Extracted text
******************************

A POINT OF AWARENESS - Preciosa S. Soliven - The Philippine Star

Children’s character defects acquired from birth to three years old can be cured during the following three to six-years-old in a good preschool when nature is still busy protecting the newly formed powers. If owing to negligence, wrong parental guidance or poor early schooling the defects are not corrected, not only do they remain, they get worse. This prevents the child from developing his moral awareness in elementary school or maximizing his intellectual capacity. By high school, his inferiority will cause other failures and possibly become a wastrel throughout life.

‘Becoming Duterte’ an in-depth interview by NYT

A week ago PhilStar reprinted a New York Times article “Becoming Duterte: The Making of a Phl Strongman.” It laid out specific events of his childhood up to adolescence that made his friends cultivate legends of his sadistic exploits. The oldest son of the provincial governor, he grew up in privilege. His mother wore out her horsewhip by subjecting him to beatings. As a teenager, he kept company with the toughest kids, getting into fights and learning rude expressions.

By 15, he was carrying a gun and wounded a fellow student whom he accused of bullying him. By 17 he says he killed a man in a drunken brawl. Punished in school, he retaliated by spraying the cassock of a Jesuit priest with ink for which he got expelled. Constantly skipping classes, it took him seven years to finish high school. His daredevil instincts made him learn to pilot a plane, which in a solo flight brushed through the rooftop of their house and fell a treetop.  His sister, Jocelyn Duterte recalled that a car accident put him in coma for two days.

A 1998 psychological assessment of Duterte prepared for his marriage annulment concluded he had “narcissistic personality disorder” and a “pervasive tendency to demean, humiliate and violate other’s rights.” It remains a paradox that his ailing wife campaigned for his presidency. Duterte’s family, friends, allies and critics find him charming and engaging. As Davao mayor he was known for helping people and has a soft spot for children.

The normal and deviated children

According to Montessori, a growing child has two streams of energy, which must be balanced – the physical energy of the body and the mental energy of the intelligence. These streams must work in unison to make the complete man. If separated, we should expect to find deviations from the normal.

******************************

Required tasks
a: In the column on children's character and Duterte, how long was Duterte in a coma after a car accident?
b: Go on with the column on children's character and Duterte, starting after its last sentence.
The material after this point is drawn from a separate source.

******************************

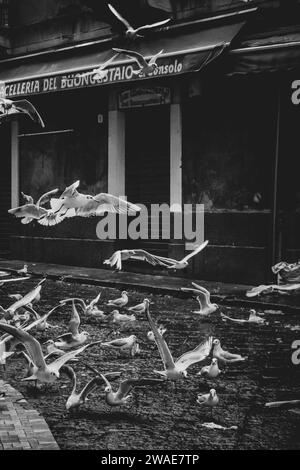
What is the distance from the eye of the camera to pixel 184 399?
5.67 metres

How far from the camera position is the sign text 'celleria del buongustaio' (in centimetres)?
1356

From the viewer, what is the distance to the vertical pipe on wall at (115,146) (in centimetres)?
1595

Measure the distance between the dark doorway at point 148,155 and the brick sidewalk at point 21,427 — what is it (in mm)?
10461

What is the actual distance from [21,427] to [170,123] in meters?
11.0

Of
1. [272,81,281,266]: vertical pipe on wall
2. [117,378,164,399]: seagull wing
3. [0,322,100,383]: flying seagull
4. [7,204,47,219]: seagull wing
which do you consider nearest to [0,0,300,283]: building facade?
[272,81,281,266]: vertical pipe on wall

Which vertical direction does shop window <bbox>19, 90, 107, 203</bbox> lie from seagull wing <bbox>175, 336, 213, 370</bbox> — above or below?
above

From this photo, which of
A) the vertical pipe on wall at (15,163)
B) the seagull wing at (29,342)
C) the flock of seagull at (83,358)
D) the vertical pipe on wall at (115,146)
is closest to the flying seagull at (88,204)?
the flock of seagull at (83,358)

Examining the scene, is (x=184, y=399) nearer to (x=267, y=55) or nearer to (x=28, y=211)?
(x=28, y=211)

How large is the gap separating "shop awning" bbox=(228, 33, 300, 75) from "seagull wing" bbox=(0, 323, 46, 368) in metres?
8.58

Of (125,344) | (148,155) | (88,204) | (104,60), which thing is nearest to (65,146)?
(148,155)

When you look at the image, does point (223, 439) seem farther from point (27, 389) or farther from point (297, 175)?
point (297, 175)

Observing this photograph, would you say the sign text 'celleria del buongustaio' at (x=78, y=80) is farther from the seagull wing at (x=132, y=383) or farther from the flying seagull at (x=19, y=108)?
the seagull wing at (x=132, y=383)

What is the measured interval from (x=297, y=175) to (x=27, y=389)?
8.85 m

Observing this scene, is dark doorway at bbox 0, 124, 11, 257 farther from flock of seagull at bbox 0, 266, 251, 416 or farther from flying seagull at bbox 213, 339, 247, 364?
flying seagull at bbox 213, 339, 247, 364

******************************

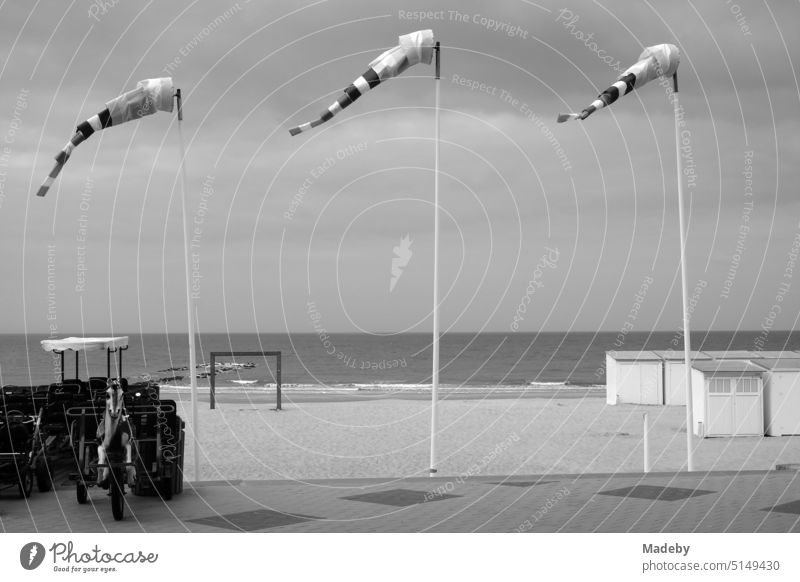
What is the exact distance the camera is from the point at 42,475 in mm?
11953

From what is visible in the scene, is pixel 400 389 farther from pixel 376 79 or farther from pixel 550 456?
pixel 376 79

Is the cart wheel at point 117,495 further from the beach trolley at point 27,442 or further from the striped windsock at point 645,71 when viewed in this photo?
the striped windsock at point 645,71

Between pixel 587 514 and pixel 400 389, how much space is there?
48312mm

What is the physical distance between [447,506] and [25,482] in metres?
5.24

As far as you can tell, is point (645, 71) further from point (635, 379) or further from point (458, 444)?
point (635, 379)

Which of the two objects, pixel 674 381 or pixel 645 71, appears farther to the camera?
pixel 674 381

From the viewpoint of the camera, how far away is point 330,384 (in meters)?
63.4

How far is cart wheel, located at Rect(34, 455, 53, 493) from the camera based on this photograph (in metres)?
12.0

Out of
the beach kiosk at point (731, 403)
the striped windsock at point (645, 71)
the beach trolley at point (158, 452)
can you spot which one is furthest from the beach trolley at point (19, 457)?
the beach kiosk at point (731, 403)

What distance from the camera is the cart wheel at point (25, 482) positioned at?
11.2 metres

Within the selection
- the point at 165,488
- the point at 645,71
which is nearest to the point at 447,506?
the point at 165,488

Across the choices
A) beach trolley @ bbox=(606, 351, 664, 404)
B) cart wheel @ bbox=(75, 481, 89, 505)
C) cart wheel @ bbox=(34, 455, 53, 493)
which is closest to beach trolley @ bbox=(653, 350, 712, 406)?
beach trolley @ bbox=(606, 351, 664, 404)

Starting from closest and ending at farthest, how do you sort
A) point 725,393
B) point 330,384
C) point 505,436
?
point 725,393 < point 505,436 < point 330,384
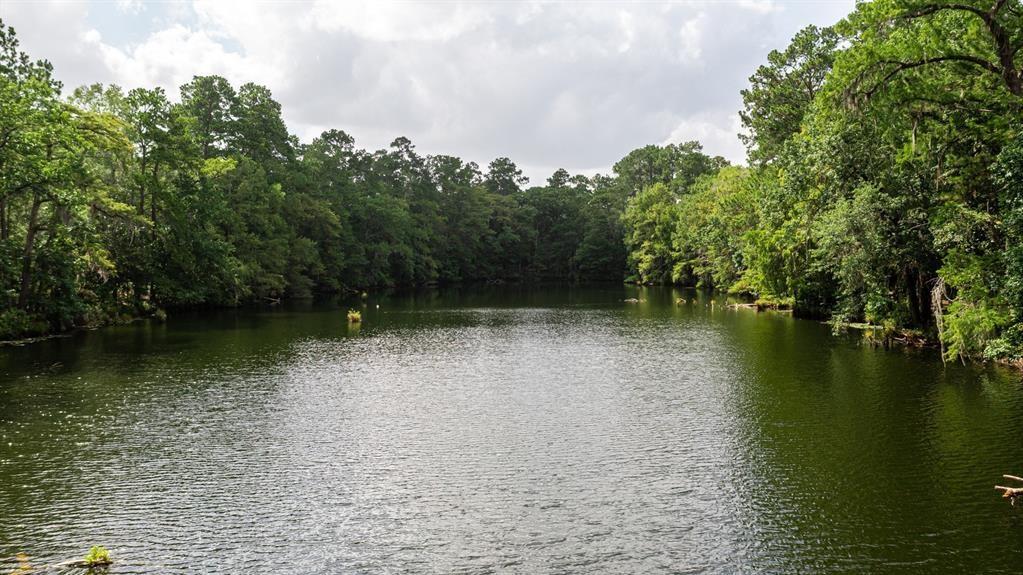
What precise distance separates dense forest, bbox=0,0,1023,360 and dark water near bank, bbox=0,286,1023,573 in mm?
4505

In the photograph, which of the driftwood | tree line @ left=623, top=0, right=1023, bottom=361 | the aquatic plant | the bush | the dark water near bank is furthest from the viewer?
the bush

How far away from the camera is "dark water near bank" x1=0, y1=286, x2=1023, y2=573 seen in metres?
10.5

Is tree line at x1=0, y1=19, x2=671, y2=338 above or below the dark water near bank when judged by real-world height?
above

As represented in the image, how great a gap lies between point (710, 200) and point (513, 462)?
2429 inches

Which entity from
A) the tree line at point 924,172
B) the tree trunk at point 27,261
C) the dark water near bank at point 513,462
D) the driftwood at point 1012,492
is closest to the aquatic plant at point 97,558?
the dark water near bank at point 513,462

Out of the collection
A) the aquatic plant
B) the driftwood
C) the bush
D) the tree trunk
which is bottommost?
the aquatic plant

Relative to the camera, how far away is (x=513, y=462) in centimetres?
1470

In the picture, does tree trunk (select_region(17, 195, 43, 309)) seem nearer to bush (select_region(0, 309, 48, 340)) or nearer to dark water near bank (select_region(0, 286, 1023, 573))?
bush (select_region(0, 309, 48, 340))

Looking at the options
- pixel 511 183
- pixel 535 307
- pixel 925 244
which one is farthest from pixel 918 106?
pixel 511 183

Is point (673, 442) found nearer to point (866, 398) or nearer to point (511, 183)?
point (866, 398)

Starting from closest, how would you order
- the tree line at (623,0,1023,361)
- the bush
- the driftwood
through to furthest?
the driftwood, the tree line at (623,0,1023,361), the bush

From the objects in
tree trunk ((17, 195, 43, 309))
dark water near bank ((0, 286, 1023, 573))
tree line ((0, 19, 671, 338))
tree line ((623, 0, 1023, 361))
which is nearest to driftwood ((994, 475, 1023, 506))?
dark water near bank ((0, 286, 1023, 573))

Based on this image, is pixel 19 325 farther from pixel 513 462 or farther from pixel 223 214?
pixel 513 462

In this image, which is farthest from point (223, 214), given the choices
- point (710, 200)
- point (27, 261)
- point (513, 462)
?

******************************

Task-by-task answers
a: Two days.

b:
The ‘strong children’

Children’s defects are usually discussed one at a time with a view to counteracting each with a separate form of treatment. Numerous though they are, we can simplify them as defects of two types of children: the “strong” and the “weak.”

Strong children resist and overcome obstacles. They are capricious with tendencies to violence, fits of rage and aggression. They are disobedient with a “destructive instinct.” Possessive, they’re often selfish and envious (shown by grabbing other’s things). Unable to focus attention, they have difficulties coordinating their hands. Thus, they tend to break or drop objects. They have an exaggerated imagination. Genuinely noisy, they tend to shout and scream. They are often unkind to smaller children and animals. They also disturb and tease.

Home environment adverse to development conditions such personality defects. Strong children are not felt as blessings. Parents tend to get rid of them. They’re entrusted to baby sitters or sent to nursery schools. The parents wonder what to do. Often, they treat them severely. The defects become worse.

The ‘weak children’

 Weak children are passive by nature. They succumb to unfavorable conditions. They’re idle, cry for what they want or want others to wait on them. They are easily bored and always wish to be entertained. They cling to grown-ups for they find everything frightful. They are often lying (a passive form of defense) or steal things (another form of compensation) etc. They may refuse to eat or indulge in over-eating. Disturbed sleep, fear of their dad and others may cause their insomnia.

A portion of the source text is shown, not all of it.